Teneva duro dal 2013, rintuzzando gli attacchi delle rinnovate rivali BMW X1 e Audi Q3. Una strenua resistenza che, con il passare degli anni, sentiva sempre di più il bisogno di rinforzi. Mercedes-Benz GLA, la crossover di medie dimensioni della Stella, beneficia ora di un sostanzioso restyling nei contenuti, così da confermarsi tra le primedonne della categoria.

Destinata a raggiungere le concessionarie italiane entro la fine di gennaio, la nuova GLA può contare su di un lieve lifting alla carrozzeria, limitato alla linea del paraurti, alla calandra e al design dei cerchi in lega, mentre i gruppi ottici anteriori biXeno (optional) cedono il posto a una più moderna soluzione a LED. Modifiche che, complessivamente, portano in dote una riduzione del coefficiente di resistenza aerodinamica (Cx) da 0,29 a 0,28. In abitacolo spiccano il nuovo display da 8 pollici del sistema multimediale, la rivisitazione del layout dei comandi lungo la consolle e l’inedita grafica della strumentazione, cui si accompagna il debutto di un set di telecamere con visuale a 360 gradi.
+ + + + + + +
Compiti richiesti »
1: Riporta senza modifiche il tratto del testo sulla Mercedes-Benz GLA che va da "Teneva duro dal" fino a "primedonne della categoria.".
2: Rispondi alle seguenti domande sul testo relativo alla Mercedes-Benz GLA:
(a) Da quale anno la GLA teneva duro contro le rivali?
(b) Entro quando arriverà nelle concessionarie italiane la nuova GLA?
(c) Di quanti pollici è il nuovo display del sistema multimediale?
+ + + + + + +
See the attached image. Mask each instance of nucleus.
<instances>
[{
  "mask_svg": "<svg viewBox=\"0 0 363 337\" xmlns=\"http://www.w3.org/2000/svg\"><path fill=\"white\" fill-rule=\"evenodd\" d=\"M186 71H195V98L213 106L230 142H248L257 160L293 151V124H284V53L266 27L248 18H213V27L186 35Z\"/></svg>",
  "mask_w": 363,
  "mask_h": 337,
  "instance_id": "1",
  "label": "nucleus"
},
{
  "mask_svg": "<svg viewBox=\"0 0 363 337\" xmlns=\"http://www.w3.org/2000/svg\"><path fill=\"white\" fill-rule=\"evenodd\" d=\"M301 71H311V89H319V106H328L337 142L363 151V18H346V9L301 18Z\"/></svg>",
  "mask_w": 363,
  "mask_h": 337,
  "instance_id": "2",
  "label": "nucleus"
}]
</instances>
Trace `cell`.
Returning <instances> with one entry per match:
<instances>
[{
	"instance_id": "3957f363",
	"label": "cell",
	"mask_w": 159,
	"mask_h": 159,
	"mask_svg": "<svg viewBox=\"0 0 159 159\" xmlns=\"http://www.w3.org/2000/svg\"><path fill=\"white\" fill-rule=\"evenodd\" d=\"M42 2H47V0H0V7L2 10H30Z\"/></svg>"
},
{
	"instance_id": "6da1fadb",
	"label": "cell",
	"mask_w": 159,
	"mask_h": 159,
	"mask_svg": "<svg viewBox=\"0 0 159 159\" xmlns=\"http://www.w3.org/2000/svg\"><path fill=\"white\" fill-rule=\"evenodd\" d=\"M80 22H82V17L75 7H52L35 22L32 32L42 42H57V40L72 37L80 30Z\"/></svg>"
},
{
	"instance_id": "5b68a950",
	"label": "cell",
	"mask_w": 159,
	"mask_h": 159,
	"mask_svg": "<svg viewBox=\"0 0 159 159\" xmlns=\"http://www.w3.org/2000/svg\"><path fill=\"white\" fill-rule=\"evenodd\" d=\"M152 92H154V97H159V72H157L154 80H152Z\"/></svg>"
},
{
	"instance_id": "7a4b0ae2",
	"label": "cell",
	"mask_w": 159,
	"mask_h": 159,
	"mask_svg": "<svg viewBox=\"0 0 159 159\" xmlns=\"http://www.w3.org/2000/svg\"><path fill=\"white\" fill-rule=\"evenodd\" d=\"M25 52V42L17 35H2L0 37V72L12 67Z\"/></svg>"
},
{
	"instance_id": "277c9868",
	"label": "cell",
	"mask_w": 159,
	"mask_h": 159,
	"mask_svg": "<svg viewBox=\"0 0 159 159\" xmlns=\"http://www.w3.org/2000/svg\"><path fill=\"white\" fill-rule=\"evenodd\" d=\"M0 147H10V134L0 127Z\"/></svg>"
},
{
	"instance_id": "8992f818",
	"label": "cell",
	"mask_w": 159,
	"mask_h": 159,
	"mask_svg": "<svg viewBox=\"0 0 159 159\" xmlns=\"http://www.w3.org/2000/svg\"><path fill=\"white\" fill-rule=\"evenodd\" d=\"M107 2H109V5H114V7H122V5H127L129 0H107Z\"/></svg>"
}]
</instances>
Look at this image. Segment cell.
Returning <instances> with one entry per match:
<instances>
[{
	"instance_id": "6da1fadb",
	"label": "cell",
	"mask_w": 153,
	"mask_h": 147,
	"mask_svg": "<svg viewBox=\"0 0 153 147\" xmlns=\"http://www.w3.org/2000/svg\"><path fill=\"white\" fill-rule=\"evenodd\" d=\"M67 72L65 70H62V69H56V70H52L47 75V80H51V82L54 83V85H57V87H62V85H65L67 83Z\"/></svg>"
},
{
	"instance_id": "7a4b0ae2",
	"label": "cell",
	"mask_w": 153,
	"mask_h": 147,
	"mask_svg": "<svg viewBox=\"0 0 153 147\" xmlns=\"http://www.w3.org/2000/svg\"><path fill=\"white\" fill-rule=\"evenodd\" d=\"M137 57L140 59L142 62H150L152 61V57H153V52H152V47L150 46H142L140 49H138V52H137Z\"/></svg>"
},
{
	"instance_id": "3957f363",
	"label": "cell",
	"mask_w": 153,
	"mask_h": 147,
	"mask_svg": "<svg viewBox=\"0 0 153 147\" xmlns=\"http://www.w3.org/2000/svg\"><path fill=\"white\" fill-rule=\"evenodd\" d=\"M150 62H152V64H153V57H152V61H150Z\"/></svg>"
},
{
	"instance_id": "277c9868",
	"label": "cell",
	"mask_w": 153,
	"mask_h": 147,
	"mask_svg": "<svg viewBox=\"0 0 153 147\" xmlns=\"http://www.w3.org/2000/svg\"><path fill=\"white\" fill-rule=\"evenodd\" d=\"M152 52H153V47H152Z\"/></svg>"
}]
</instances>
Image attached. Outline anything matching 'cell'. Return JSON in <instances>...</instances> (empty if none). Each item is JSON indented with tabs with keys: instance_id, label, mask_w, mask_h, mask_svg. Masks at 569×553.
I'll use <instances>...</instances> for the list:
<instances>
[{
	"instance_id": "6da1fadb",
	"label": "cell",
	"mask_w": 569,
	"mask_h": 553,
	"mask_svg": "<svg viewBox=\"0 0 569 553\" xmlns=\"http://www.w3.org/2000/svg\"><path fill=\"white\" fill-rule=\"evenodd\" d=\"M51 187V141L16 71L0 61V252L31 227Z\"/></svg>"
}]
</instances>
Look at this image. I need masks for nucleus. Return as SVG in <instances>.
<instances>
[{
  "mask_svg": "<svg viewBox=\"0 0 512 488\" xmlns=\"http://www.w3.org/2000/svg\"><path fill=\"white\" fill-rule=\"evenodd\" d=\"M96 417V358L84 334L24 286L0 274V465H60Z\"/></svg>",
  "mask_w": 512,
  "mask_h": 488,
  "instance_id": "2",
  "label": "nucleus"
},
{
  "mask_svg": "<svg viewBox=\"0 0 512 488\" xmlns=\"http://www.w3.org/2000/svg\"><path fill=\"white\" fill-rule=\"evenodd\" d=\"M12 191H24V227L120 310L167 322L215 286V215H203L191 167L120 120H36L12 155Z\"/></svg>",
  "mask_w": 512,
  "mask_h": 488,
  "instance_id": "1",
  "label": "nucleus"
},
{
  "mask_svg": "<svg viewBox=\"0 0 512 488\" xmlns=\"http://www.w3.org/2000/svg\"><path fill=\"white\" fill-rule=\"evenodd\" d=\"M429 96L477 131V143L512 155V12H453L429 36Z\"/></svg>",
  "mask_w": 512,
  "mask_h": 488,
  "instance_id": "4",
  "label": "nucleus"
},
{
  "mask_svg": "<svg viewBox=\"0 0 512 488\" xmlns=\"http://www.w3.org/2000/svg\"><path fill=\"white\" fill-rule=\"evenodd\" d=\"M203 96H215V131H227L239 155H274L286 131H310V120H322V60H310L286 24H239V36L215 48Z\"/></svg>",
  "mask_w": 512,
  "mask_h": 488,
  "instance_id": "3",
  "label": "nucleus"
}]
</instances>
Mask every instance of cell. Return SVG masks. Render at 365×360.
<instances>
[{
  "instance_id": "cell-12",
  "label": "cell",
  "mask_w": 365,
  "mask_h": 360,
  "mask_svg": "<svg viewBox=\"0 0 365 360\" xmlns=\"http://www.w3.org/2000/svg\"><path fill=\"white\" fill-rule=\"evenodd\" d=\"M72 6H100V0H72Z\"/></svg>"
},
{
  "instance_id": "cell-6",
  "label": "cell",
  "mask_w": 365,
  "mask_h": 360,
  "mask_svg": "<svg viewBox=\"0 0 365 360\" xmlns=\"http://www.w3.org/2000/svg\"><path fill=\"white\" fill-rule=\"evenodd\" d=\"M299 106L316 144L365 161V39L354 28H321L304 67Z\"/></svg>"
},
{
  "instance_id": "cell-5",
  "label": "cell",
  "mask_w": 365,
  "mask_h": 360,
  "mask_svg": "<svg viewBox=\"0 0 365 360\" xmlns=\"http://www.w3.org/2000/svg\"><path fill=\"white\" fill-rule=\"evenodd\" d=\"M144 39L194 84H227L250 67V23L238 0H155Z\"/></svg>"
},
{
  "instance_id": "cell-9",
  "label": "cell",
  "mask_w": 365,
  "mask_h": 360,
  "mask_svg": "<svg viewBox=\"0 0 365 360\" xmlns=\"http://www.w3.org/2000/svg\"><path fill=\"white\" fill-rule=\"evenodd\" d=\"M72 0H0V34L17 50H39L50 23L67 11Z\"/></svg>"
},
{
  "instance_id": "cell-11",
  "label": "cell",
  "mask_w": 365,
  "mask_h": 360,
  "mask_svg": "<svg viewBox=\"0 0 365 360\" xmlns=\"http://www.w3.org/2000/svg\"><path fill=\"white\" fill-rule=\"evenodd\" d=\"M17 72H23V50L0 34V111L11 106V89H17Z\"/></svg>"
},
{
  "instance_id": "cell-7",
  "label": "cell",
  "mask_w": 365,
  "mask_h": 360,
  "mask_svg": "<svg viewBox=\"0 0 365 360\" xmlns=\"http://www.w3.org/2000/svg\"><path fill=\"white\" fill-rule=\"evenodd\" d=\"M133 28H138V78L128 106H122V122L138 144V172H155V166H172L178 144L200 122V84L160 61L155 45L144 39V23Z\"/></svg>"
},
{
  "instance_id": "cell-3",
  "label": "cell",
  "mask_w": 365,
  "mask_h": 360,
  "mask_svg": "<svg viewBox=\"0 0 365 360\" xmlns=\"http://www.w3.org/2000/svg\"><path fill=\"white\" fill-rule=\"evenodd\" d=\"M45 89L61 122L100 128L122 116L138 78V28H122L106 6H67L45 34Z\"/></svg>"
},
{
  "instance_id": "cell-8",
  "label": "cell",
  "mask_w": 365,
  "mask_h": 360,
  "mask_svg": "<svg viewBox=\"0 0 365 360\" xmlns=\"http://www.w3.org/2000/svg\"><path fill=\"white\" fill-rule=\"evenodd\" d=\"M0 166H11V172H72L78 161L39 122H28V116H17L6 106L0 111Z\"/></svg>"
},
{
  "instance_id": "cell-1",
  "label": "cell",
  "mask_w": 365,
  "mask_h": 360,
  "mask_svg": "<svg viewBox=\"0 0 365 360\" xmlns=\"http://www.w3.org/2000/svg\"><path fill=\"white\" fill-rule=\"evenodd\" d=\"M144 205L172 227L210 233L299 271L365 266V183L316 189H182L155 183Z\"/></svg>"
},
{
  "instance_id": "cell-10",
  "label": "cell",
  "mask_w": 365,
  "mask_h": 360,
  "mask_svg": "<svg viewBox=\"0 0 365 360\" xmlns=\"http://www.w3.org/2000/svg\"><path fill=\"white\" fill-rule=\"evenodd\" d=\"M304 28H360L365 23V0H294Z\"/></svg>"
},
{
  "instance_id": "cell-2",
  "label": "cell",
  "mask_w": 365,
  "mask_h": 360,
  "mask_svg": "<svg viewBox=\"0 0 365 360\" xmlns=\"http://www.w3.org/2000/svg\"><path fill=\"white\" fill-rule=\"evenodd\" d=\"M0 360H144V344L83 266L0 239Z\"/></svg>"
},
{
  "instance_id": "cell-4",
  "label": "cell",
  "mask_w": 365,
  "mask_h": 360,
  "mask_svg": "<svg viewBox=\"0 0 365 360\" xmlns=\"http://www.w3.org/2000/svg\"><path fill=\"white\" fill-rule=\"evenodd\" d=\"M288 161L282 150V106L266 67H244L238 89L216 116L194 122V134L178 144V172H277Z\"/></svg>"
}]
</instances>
+ + + + + + +
Risultati »
1:
Teneva duro dal 2013, rintuzzando gli attacchi delle rinnovate rivali BMW X1 e Audi Q3. Una strenua resistenza che, con il passare degli anni, sentiva sempre di più il bisogno di rinforzi. Mercedes-Benz GLA, la crossover di medie dimensioni della Stella, beneficia ora di un sostanzioso restyling nei contenuti, così da confermarsi tra le primedonne della categoria.

2:
(a) Dal 2013.
(b) Entro la fine di gennaio.
(c) Di 8 pollici.